## [Work required]
Resume the page describing the AI_Eval model evaluation framework, starting right after its last sentence.

## [Page excerpt]

==========

AI_Eval

A comprehensive LLM evaluation and benchmarking framework for comparing local and cloud-hosted language models across standardized test suites with hardware-aware performance profiling.

Overview

Selecting the right language model for a production workload requires more than reading leaderboard scores. Published benchmarks rarely account for the hardware the model will actually run on, the specific task domain it needs to serve, or the cost trade-offs between local inference and API calls. AI_Eval addresses this gap by providing a structured, reproducible evaluation pipeline that benchmarks LLMs under real-world conditions and produces actionable, hardware-contextualized recommendations.

AI_Eval supports both local models via Ollama and cloud API models from Google, Anthropic, and OpenAI. Every benchmark run captures a complete hardware profile — chip architecture, memory bandwidth, GPU cores, thermal state — so that results are always grounded in the environment that produced them. This makes it possible to compare a 7B model running on a MacBook Air against the same model on a workstation GPU, or to quantify exactly when a cloud API becomes more cost-effective than local inference.

The framework evaluates models across five benchmark categories (text generation, code generation, document analysis, conversational ability, and structured output), applies three distinct scoring methodologies, and generates fitness scores weighted to specific use cases such as RAG knowledge engines, code assistants, and document processing pipelines.

Key Features

Multi-Provider Architecture

A unified provider abstraction layer enables seamless evaluation across inference backends. Each provider implements a standardized interface for generation, chat, model metadata retrieval, and resource measurement — making it straightforward to add new backends.

Provider	Backend	Status
Ollama	Local inference (Apple Silicon, NVIDIA, AMD, CPU)	Implemented
Google Gemini	Cloud API via `google-genai` SDK	Implemented
Anthropic Claude	Cloud API via `anthropic` SDK	Extensible — implement `BaseProvider`
OpenAI GPT	Cloud API via `openai` SDK	Extensible — implement `BaseProvider`

Scoring Methodology

AI_Eval employs three complementary scoring approaches, each designed for a different class of evaluation task:

pass@k (Code Generation) — HumanEval-style functional correctness scoring. Generated code is executed in a sandboxed subprocess with timeout enforcement, and pass rates are calculated across k samples using the unbiased estimator from the Evaluating Large Language Models Trained on Code paper.
LLM-as-Judge (Subjective Quality) — Automated quality assessment using a separate judge model with bias mitigation protocols per TD-011. Position shuffling eliminates ordering bias in A/B comparisons, explicit rubrics penalize verbosity bias, and self-evaluation is prohibited (the judge model never scores its own output). Multi-evaluation consensus across multiple judge calls further reduces noise.

==========

## [Scene geometry reasoning data]
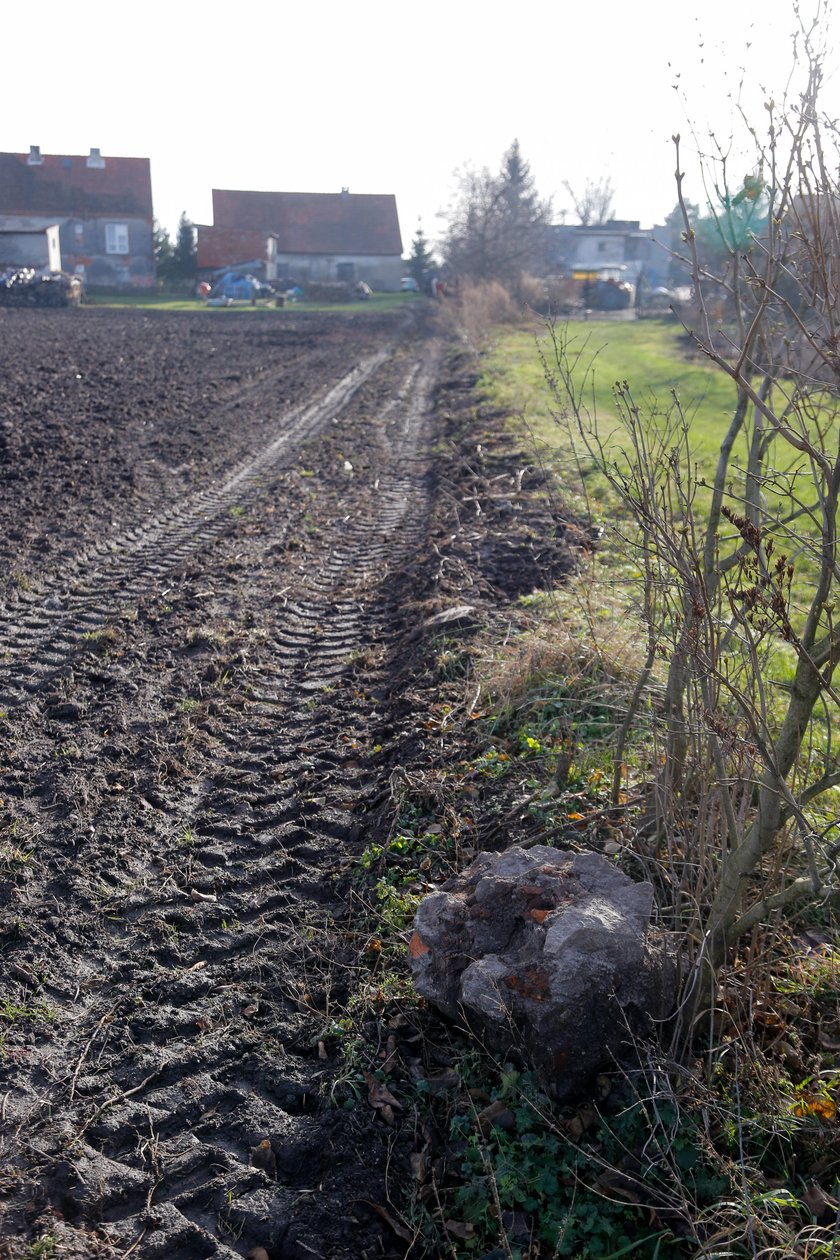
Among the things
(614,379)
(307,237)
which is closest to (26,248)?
(307,237)

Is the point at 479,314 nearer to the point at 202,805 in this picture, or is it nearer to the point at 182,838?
the point at 202,805

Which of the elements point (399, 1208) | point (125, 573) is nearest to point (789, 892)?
point (399, 1208)

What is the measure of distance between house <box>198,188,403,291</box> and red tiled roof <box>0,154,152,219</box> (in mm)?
4832

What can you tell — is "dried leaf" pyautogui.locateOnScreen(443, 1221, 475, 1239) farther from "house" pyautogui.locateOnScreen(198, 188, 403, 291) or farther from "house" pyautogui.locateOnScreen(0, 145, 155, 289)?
"house" pyautogui.locateOnScreen(198, 188, 403, 291)

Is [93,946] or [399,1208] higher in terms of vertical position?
[93,946]

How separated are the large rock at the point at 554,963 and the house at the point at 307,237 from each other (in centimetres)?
6472

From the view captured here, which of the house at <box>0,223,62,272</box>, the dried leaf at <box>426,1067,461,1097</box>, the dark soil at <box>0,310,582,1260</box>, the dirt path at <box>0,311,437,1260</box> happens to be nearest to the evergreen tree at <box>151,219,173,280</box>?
the house at <box>0,223,62,272</box>

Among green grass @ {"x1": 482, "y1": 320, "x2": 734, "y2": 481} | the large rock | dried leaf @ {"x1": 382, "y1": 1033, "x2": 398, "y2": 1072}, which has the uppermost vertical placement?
green grass @ {"x1": 482, "y1": 320, "x2": 734, "y2": 481}

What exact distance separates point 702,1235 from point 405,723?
3324mm

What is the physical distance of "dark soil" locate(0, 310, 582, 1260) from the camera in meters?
3.06

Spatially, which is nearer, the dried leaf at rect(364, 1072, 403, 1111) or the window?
the dried leaf at rect(364, 1072, 403, 1111)

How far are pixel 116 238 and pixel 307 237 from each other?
42.3ft

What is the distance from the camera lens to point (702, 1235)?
2824mm

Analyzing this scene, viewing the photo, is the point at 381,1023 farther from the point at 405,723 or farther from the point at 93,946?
the point at 405,723
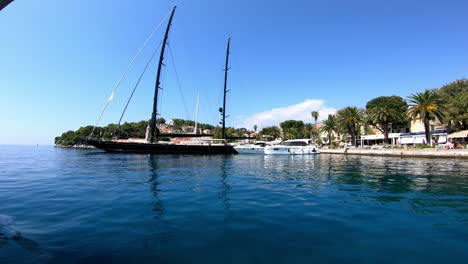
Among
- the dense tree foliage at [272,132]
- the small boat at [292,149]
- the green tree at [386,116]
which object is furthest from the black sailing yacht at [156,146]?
the dense tree foliage at [272,132]

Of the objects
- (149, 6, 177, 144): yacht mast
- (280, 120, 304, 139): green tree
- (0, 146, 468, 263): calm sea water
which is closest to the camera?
(0, 146, 468, 263): calm sea water

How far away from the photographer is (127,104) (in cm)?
4391

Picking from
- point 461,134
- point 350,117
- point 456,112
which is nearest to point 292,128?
point 350,117

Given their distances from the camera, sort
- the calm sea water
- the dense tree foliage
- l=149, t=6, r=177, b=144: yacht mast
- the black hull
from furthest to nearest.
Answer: the dense tree foliage → l=149, t=6, r=177, b=144: yacht mast → the black hull → the calm sea water

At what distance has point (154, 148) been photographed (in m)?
42.8

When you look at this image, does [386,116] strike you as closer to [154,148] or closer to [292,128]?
[292,128]

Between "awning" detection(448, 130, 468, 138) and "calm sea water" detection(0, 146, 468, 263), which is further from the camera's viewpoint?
"awning" detection(448, 130, 468, 138)

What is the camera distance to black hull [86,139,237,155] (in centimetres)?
4241

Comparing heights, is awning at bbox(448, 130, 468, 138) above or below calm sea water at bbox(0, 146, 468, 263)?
above

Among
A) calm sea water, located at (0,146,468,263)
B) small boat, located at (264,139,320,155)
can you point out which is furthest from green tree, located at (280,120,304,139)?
calm sea water, located at (0,146,468,263)

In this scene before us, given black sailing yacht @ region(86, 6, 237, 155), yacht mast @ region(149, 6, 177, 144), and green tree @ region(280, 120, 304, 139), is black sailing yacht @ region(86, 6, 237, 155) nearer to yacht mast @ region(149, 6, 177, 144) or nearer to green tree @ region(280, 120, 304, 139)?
yacht mast @ region(149, 6, 177, 144)

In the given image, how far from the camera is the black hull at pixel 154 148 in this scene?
42406 millimetres

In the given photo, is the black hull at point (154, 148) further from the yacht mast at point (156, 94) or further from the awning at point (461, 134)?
the awning at point (461, 134)

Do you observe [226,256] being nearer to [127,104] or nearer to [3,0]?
[3,0]
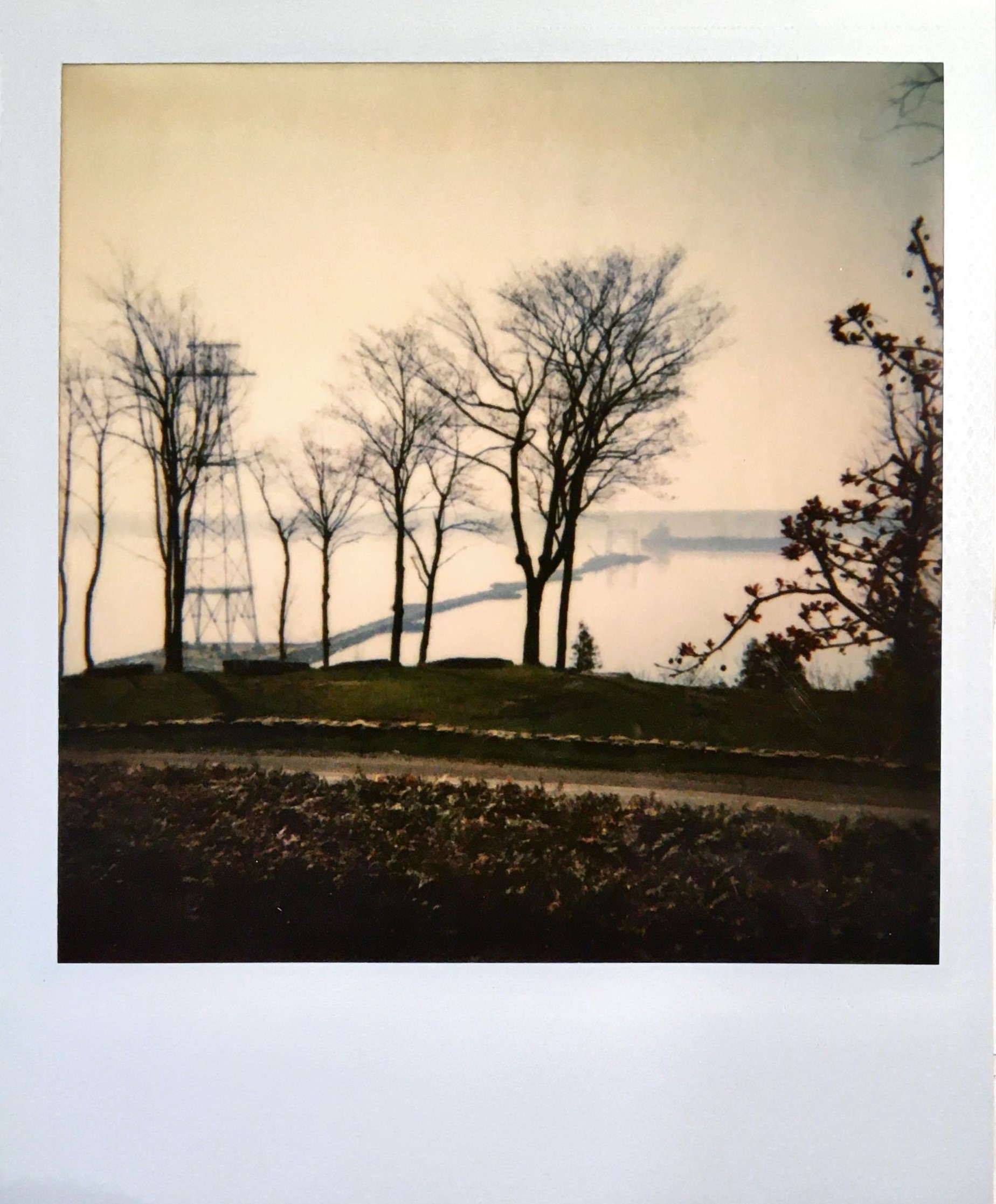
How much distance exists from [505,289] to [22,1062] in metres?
1.80

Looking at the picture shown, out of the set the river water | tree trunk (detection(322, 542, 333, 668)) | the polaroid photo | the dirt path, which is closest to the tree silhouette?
the polaroid photo

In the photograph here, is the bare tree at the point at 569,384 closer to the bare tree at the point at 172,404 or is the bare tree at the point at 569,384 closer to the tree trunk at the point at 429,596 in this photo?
the tree trunk at the point at 429,596

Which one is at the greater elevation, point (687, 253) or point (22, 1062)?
point (687, 253)

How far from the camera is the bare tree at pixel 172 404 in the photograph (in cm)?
177

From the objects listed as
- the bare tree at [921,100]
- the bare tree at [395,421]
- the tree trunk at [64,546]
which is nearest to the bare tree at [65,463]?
the tree trunk at [64,546]

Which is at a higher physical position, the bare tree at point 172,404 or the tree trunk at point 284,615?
the bare tree at point 172,404

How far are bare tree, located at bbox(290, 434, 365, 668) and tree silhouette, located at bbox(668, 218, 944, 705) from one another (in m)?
0.75

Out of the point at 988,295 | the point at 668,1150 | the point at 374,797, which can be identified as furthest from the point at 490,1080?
the point at 988,295

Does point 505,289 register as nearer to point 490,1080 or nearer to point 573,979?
point 573,979

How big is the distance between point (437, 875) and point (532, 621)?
54 centimetres

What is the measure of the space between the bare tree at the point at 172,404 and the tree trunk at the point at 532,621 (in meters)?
0.68

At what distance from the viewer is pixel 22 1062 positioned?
174cm

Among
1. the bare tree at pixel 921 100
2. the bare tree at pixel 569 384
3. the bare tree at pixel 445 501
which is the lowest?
the bare tree at pixel 445 501

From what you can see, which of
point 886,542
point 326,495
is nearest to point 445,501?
point 326,495
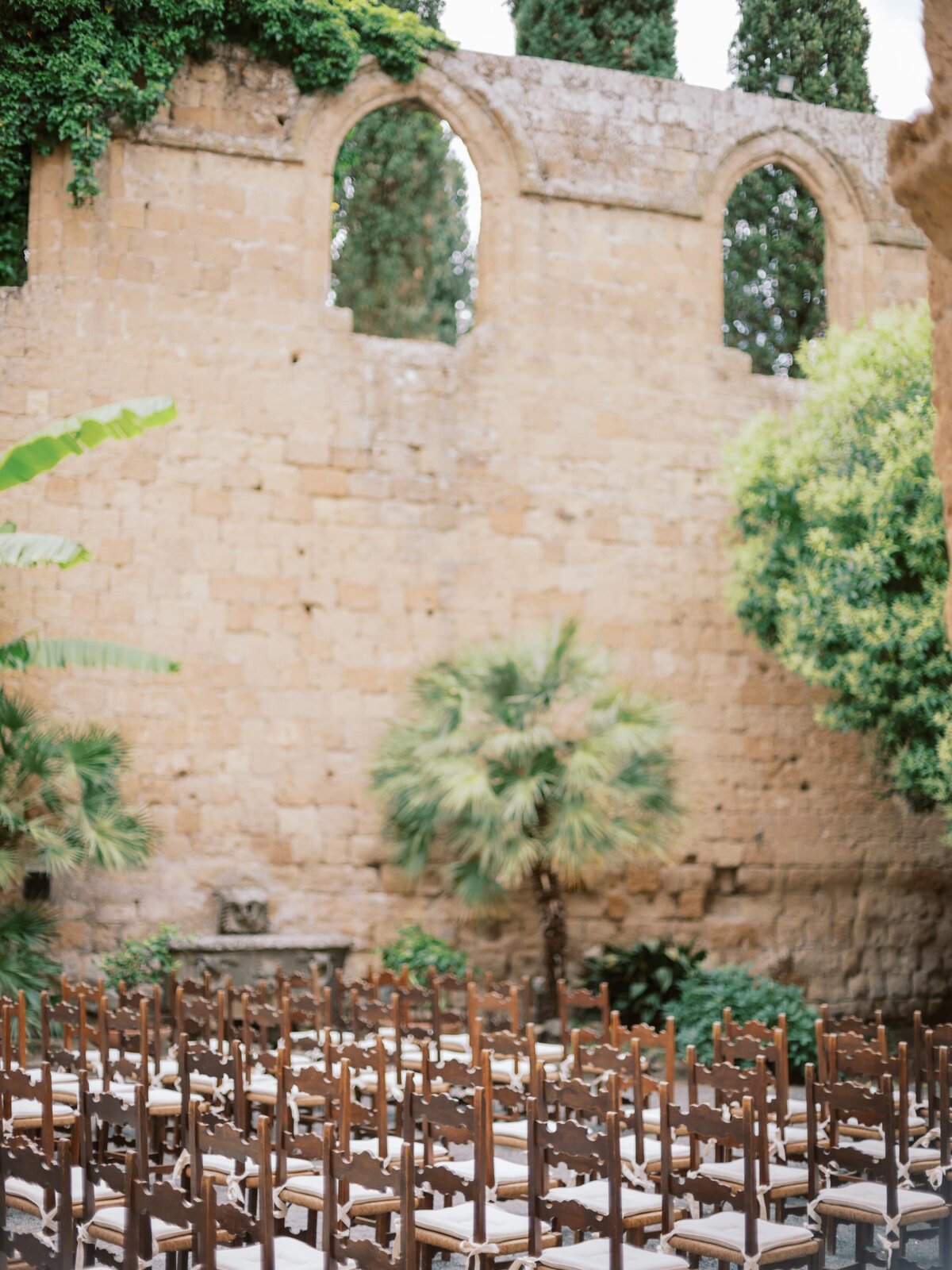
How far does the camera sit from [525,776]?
11344 millimetres

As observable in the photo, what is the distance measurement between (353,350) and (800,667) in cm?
483

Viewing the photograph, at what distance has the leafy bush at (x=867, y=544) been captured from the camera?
11023mm

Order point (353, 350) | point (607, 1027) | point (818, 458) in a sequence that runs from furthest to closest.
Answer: point (353, 350) < point (818, 458) < point (607, 1027)

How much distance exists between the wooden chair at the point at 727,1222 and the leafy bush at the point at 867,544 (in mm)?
6277

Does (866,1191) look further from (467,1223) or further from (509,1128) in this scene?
(509,1128)

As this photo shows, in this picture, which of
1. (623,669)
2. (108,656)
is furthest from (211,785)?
(623,669)

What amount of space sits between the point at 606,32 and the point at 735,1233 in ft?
46.7

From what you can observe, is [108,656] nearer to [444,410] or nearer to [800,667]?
[444,410]

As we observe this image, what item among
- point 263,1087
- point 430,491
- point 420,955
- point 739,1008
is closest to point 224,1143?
point 263,1087

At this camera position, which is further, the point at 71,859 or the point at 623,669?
the point at 623,669

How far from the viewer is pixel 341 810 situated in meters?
12.5

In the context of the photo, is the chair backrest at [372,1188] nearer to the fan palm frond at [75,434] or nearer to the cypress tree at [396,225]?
the fan palm frond at [75,434]

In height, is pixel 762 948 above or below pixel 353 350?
below

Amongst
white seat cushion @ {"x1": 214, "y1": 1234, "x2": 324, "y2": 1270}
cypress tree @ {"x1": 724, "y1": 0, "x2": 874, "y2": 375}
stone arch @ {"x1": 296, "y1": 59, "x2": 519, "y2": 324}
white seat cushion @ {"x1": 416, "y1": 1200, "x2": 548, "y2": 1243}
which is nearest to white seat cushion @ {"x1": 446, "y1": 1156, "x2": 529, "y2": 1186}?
white seat cushion @ {"x1": 416, "y1": 1200, "x2": 548, "y2": 1243}
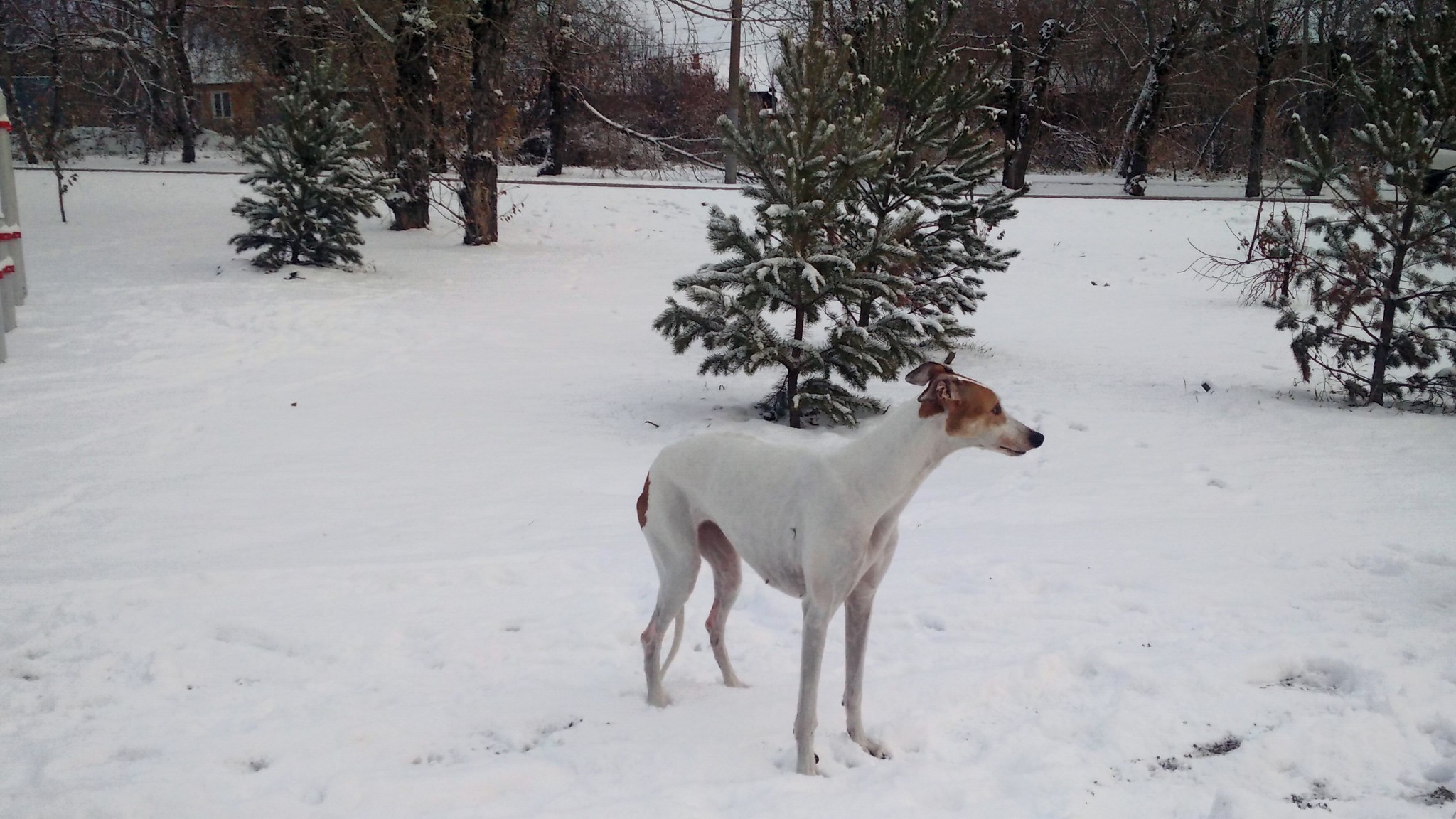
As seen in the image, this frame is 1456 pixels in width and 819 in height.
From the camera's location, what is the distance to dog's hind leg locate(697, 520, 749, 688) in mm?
4172

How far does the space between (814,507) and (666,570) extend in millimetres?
799

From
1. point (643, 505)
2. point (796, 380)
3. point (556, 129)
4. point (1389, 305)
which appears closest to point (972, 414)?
point (643, 505)

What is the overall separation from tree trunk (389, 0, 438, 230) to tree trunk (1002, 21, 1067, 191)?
49.7 feet

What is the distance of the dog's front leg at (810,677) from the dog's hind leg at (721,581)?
0.57m

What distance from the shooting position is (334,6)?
1962 cm

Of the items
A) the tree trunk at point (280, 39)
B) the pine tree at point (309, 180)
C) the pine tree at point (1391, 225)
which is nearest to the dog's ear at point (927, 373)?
the pine tree at point (1391, 225)

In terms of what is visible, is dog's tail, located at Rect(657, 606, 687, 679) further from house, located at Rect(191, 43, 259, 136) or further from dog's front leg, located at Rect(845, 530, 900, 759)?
house, located at Rect(191, 43, 259, 136)

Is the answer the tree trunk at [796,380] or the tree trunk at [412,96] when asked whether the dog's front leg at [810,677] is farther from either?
the tree trunk at [412,96]

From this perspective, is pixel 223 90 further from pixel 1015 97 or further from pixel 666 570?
pixel 666 570

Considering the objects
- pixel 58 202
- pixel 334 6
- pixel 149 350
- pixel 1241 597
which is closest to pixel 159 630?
pixel 1241 597

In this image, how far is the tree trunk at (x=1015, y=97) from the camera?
26344 millimetres

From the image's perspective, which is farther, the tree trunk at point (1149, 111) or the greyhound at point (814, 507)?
the tree trunk at point (1149, 111)

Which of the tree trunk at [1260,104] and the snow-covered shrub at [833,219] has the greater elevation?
the tree trunk at [1260,104]

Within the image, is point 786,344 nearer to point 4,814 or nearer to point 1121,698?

==========

## [Expected answer]
RAG Metrics (Retrieval-Augmented Generation) — Integration with DeepEval for RAGAS-based evaluation of retrieval pipelines. Metrics include Answer Relevancy (embedding-based semantic similarity), Faithfulness (factual grounding against retrieved context), Contextual Precision (retrieval signal-to-noise ratio), and Hallucination detection.

Benchmark Categories

Models are evaluated across five standardized categories, each with defined subcategories, test prompts, and scoring rubrics:

Category	Weight	Subcategories	Focus
Text Generation	20%	Instruction following, reasoning, summarization, creative writing	General writing quality and coherence
Code Generation	25%	Python, SQL, bug fixing, code explanation, multi-language	Functional correctness and code quality
Document Analysis	30%	Information extraction, classification, question answering, long context	Comprehension and extraction accuracy
Conversational	10%	Multi-turn context, persona consistency, clarification handling	Dialogue quality and context retention
Structured Output	15%	JSON/YAML generation, schema compliance, output consistency	Format adherence and reliability

Full test definitions, scoring rubrics, and pass criteria are documented in docs/TEST_SUITE_SPEC.md.

Fitness Profiles

Raw category scores are aggregated into fitness scores — weighted composites tuned to specific deployment scenarios. This allows the same benchmark data to answer different questions: "Which model is best for my RAG pipeline?" produces a different ranking than "Which model is best for code generation?"

Profile	Primary Categories	Use Case
RAG Knowledge Engine	Document Analysis (40%), Structured Output (25%)	Retrieval-augmented Q&A systems
Code Assistant	Code Generation (50%), Conversational (15%)	IDE integration, code review, generation
Document Processor	Document Analysis (50%), Structured Output (30%)	Classification, extraction, compliance
Chat Application	Conversational (40%), Text Generation (30%)	Customer support, conversational agents
Data Pipeline	Structured Output (35%), Document Analysis (30%)	ETL, schema transformation, data cleaning

Hardware-Aware Profiling

Every benchmark run begins with automatic hardware detection, embedding a complete system profile in the results:

Apple Silicon — Chip identification (M1–M4, Pro/Max/Ultra tiers), GPU core count, Neural Engine cores, unified memory bandwidth
NVIDIA GPU — VRAM, CUDA cores, driver version via pynvml / nvidia-smi
AMD GPU — ROCm detection via rocm-smi
CPU Fallback — Core count, clock speed, available RAM, architecture

This enables cross-machine comparison: the same model evaluated on different hardware produces results that can be meaningfully compared when normalized against the hardware profile.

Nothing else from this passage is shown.